Supplied data ::
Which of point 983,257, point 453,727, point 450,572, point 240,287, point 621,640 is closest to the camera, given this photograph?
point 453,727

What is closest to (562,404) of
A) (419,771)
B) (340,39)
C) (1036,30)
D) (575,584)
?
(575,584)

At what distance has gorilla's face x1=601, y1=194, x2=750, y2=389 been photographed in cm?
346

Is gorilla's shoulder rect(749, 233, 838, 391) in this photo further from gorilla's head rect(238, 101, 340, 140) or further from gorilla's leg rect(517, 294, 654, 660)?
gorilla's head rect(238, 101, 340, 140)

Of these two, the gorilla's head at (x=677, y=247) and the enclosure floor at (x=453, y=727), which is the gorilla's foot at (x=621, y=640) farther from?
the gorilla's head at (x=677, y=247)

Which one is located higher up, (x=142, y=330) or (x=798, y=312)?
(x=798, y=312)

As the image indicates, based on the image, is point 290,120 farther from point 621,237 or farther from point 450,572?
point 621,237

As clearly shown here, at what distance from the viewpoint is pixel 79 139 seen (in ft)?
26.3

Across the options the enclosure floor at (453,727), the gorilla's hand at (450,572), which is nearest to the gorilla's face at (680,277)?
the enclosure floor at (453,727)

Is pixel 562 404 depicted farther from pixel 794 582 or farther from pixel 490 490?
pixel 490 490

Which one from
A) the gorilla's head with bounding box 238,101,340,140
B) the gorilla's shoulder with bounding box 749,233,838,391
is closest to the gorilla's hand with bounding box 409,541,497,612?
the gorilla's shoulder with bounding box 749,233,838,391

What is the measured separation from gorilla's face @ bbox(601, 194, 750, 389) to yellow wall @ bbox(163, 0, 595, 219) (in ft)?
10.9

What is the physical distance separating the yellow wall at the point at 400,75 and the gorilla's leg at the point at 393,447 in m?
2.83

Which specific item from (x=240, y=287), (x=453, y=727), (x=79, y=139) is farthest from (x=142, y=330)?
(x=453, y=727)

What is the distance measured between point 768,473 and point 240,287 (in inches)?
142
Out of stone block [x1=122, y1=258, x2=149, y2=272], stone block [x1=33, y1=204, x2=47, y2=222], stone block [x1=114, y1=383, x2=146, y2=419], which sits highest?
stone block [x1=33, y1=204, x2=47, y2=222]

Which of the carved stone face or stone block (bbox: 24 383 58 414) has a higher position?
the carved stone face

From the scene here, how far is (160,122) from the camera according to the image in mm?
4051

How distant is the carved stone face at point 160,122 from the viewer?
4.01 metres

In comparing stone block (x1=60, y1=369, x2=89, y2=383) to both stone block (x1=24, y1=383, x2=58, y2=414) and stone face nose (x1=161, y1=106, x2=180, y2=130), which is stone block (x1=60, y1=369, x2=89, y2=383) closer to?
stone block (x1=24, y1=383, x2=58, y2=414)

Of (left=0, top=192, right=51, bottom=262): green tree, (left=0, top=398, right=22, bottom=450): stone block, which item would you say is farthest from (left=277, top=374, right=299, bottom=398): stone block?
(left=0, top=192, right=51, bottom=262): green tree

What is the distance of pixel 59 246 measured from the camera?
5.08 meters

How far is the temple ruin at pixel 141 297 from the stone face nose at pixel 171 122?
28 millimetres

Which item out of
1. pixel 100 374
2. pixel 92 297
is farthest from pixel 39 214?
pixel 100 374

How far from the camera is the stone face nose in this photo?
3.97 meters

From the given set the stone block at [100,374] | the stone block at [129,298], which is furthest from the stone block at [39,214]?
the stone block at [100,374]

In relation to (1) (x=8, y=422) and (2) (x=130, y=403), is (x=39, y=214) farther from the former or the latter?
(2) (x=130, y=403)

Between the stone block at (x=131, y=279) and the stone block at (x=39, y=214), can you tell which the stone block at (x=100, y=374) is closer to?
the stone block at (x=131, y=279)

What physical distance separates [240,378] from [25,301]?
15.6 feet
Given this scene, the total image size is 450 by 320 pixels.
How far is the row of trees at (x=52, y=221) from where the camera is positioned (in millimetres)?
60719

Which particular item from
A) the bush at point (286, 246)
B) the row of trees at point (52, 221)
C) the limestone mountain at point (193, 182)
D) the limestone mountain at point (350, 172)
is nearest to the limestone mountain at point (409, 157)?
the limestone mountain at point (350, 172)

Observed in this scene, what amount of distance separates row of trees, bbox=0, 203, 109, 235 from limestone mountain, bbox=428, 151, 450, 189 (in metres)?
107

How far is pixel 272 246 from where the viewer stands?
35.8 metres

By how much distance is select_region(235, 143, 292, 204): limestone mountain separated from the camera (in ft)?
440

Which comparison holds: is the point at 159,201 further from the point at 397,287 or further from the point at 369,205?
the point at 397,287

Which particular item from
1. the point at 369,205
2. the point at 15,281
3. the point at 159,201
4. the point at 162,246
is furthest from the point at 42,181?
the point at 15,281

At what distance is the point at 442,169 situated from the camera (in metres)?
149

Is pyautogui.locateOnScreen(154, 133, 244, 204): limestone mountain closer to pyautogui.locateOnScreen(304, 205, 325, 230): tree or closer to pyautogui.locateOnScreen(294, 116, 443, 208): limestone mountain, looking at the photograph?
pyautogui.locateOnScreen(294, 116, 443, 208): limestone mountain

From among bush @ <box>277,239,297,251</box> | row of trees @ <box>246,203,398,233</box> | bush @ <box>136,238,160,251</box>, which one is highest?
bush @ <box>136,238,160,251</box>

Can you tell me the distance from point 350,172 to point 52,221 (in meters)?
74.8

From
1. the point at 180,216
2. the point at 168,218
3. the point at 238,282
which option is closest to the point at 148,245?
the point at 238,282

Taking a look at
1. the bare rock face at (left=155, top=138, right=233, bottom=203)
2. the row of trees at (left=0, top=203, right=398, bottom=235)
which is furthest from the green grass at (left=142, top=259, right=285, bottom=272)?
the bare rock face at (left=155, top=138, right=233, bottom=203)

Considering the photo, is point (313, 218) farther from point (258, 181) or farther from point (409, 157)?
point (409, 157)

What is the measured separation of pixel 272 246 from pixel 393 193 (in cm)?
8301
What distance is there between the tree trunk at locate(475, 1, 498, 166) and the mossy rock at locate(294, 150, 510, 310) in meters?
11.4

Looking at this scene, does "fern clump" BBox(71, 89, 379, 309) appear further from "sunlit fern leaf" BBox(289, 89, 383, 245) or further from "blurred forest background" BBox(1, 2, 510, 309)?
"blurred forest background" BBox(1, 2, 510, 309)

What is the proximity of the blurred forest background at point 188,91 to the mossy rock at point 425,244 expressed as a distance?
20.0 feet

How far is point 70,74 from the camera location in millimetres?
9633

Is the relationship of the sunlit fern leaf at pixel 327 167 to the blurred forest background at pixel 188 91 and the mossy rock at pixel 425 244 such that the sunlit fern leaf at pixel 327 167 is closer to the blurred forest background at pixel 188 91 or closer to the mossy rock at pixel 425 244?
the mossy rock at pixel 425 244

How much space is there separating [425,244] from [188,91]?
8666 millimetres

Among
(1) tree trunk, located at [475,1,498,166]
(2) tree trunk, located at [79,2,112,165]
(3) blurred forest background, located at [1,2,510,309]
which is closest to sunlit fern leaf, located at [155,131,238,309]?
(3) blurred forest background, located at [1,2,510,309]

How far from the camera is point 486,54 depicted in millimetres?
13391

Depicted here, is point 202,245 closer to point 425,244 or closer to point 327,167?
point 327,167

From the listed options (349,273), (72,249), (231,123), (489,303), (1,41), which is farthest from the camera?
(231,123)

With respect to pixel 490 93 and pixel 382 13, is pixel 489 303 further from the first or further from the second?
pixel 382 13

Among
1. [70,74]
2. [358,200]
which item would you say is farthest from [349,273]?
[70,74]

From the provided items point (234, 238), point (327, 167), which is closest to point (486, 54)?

Short exercise ::
Locate "Considering the photo, is" in the material, then quote the line that contains it and all lines after it through the final one.

Written reply ::
Considering the photo, is point (313, 218) farther from point (258, 181) or farther from point (409, 157)?
point (409, 157)

What is the measured separation of pixel 272 246 from pixel 393 193 (in cm)?
8301
What distance is there between the tree trunk at locate(475, 1, 498, 166) and the mossy rock at locate(294, 150, 510, 310) in meters?
11.4

Looking at this scene, does "fern clump" BBox(71, 89, 379, 309) appear further from "sunlit fern leaf" BBox(289, 89, 383, 245) or further from "blurred forest background" BBox(1, 2, 510, 309)?
"blurred forest background" BBox(1, 2, 510, 309)

What is the proximity of the blurred forest background at point 188,91 to the mossy rock at point 425,244 expressed as a distance?
20.0 feet

How far is point 70,74 from the camera location in millimetres?
9633

Is the relationship of the sunlit fern leaf at pixel 327 167 to the blurred forest background at pixel 188 91 and the mossy rock at pixel 425 244 such that the sunlit fern leaf at pixel 327 167 is closer to the blurred forest background at pixel 188 91 or closer to the mossy rock at pixel 425 244?
the mossy rock at pixel 425 244

How much space is there separating [425,244] from [188,91]?
8666 millimetres

Among
(1) tree trunk, located at [475,1,498,166]
(2) tree trunk, located at [79,2,112,165]
(3) blurred forest background, located at [1,2,510,309]
which is closest to sunlit fern leaf, located at [155,131,238,309]?
(3) blurred forest background, located at [1,2,510,309]

How far from the camera is point 486,54 depicted in millimetres?
13391

Depicted here, is point 202,245 closer to point 425,244 or closer to point 327,167?
point 327,167

From the listed options (349,273), (72,249), (231,123), (489,303), (1,41), which is farthest from the camera?
(231,123)

With respect to pixel 490 93 and pixel 382 13, is pixel 489 303 further from the first or further from the second?
pixel 382 13

Among
1. [70,74]
2. [358,200]
which item would you say is farthest from [349,273]?
[70,74]

From the provided items point (234, 238), point (327, 167), which is closest to point (486, 54)?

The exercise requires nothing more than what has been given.